ABSTRACT

It is clear that the reforms described in the previous chapter do not do what it was said they would during debate that preceded their introduction. Rather than individual ownership or private property, the most common outcome has been a shift towards state property, quite the opposite to what was suggested. The significance of this should not be understated; it calls into question the very rationale for introducing the reforms. There is, however, no reason to believe that this was the result of a deliberate deception, that debate about communal and individual ownership was manufactured to conceal some ulterior motive. Whatever their flaws, these reforms do not share with the 19th-century reforms to indigenous land in the United States and New Zealand the aim of divesting Aboriginal people of their land. Indeed, one consequence of the reforms is that governments are now paying far more rent on Aboriginal land. The Australian reforms walk different ground, and raise different issues. To consider those issues, this chapter continues the practice of distinguishing between categories of infrastructure. Section 7.2 considers the reforms as they affect residential housing, the houses that Aboriginal community residents live in. Residential housing has been a focus of reform efforts across Australia, and these reforms have an immediate and direct impact on community residents. They are considered here in some detail. Section 7.3 considers the reforms to infrastructure beyond residential housing – the offices, staff housing and purpose-built infrastructure occupied by service providers and enterprises. The two most significant developments here have been the introduction of rent and the altering of relationships around land use. In this context, this chapter also clarifies what the reforms do not do.
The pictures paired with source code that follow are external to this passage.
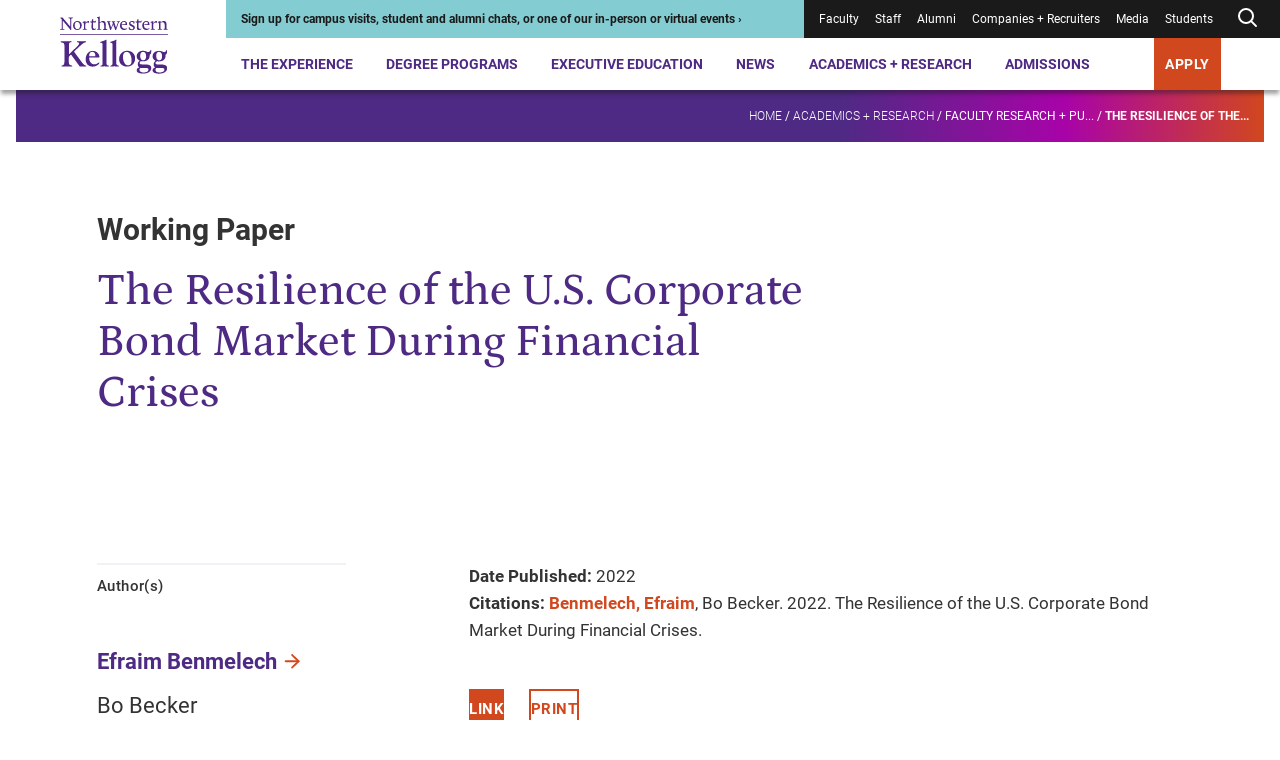

--- FILE ---
content_type: text/css
request_url: https://tags.srv.stackadapt.com/sa.css
body_size: -11
content:
:root {
    --sa-uid: '0-4bcbdb8d-c0c2-5b32-5696-6dd61f3905df';
}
For the most part, they have not led to the creation of ‘land markets’ and their economic impact is not only more contained than was predicted during debate about land reform, it is also very different. In the Northern Territory, rather than land reform paving the way for investors to establish enterprises more easily, it has given landowners the licence to exploit their position for commercial ends. This is

not the economic transformation that was sometimes suggested. It is nevertheless a significant development with several consequences, not all of which are positive. At several points the chapter compares the Northern Territory reforms with the allotment of Indigenous land in Queensland. While the amendments to enable allotment have not yet been used, the contrast between the two sets of reforms helps clarify what is particular about each.